- WHAT THE TASK REQUIRES -
Write down exactly the lines of the records below, beginning with the first and ending with the line that includes "New Zealand, site LCA_unknown, 2020-12-13".

- DATASET CONTENT -

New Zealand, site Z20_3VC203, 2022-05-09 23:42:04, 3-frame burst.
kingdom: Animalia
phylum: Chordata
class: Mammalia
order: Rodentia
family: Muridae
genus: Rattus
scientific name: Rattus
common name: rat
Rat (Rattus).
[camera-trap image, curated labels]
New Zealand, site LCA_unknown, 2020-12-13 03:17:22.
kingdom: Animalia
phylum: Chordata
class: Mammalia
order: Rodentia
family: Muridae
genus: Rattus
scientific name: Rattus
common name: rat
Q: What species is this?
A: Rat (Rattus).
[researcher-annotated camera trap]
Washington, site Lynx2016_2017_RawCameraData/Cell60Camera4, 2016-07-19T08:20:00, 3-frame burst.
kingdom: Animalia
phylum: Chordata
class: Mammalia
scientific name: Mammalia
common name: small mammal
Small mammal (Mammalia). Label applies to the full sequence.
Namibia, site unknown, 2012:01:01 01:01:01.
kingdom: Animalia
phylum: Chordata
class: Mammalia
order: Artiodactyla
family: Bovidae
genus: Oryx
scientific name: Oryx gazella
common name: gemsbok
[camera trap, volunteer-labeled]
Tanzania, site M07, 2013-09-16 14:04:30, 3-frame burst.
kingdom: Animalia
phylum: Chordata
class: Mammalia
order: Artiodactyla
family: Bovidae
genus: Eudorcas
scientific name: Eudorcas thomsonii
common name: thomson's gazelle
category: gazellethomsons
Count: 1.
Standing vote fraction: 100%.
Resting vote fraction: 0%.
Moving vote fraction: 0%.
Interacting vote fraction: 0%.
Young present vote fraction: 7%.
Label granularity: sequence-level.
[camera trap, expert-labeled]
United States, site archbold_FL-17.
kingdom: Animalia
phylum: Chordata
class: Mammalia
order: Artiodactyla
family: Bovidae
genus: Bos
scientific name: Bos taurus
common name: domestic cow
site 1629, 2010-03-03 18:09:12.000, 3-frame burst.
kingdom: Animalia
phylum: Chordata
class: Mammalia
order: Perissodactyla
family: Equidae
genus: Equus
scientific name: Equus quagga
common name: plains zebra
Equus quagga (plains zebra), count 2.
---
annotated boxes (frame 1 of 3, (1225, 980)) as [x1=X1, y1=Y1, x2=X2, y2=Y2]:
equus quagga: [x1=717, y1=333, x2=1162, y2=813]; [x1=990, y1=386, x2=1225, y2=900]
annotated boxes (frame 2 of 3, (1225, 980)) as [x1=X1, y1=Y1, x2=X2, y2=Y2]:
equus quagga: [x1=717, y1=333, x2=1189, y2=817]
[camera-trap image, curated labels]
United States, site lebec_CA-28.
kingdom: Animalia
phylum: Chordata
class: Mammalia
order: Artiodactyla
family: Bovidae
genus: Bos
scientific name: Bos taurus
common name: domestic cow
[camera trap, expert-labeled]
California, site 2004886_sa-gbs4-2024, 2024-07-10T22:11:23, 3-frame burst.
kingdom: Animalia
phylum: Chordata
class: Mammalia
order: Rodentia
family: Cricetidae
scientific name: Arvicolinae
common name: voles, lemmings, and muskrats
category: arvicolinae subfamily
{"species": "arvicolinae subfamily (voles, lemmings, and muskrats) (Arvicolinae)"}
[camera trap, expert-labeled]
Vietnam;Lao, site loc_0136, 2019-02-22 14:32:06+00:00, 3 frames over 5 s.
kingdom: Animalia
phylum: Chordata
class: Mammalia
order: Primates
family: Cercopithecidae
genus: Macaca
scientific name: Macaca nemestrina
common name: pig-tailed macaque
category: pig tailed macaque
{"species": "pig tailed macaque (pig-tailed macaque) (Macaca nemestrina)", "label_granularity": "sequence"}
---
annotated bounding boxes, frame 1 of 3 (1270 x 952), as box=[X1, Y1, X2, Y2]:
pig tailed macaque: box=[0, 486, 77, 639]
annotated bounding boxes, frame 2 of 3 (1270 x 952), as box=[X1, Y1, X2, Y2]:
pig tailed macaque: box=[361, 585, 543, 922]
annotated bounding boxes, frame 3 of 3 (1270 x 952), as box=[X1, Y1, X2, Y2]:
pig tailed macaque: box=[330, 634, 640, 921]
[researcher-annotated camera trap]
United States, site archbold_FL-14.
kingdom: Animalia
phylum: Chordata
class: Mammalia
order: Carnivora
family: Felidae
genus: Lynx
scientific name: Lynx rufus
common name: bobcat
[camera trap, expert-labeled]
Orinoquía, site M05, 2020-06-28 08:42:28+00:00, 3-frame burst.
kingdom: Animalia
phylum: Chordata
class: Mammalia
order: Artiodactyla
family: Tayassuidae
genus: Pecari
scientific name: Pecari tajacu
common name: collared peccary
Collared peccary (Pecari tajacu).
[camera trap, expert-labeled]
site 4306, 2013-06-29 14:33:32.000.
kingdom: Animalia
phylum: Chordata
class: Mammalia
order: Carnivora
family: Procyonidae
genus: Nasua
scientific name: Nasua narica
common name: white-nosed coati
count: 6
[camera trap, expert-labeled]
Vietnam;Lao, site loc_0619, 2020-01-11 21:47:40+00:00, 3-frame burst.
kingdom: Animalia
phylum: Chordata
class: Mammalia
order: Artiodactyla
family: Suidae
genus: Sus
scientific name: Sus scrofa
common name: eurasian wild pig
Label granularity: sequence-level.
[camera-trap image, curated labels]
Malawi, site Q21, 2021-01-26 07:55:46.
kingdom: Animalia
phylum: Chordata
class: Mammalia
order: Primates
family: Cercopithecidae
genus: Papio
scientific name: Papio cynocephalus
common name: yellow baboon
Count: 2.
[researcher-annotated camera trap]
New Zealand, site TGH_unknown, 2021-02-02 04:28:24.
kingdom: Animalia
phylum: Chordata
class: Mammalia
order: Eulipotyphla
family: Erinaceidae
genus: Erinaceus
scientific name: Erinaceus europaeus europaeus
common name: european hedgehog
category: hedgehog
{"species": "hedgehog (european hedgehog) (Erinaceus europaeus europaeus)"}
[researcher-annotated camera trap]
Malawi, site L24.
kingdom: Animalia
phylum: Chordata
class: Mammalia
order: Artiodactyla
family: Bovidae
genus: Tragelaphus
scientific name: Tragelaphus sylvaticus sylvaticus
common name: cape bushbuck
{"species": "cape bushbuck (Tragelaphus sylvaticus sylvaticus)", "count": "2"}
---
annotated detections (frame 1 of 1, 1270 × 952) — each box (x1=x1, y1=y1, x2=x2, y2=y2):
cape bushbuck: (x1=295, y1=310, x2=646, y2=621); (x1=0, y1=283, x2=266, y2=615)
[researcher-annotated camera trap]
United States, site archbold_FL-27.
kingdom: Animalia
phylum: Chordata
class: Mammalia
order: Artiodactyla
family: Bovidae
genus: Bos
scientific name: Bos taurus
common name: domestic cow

- RESULT -
New Zealand, site Z20_3VC203, 2022-05-09 23:42:04, 3-frame burst.
kingdom: Animalia
phylum: Chordata
class: Mammalia
order: Rodentia
family: Muridae
genus: Rattus
scientific name: Rattus
common name: rat
Rat (Rattus).
[camera-trap image, curated labels]
New Zealand, site LCA_unknown, 2020-12-13 03:17:22.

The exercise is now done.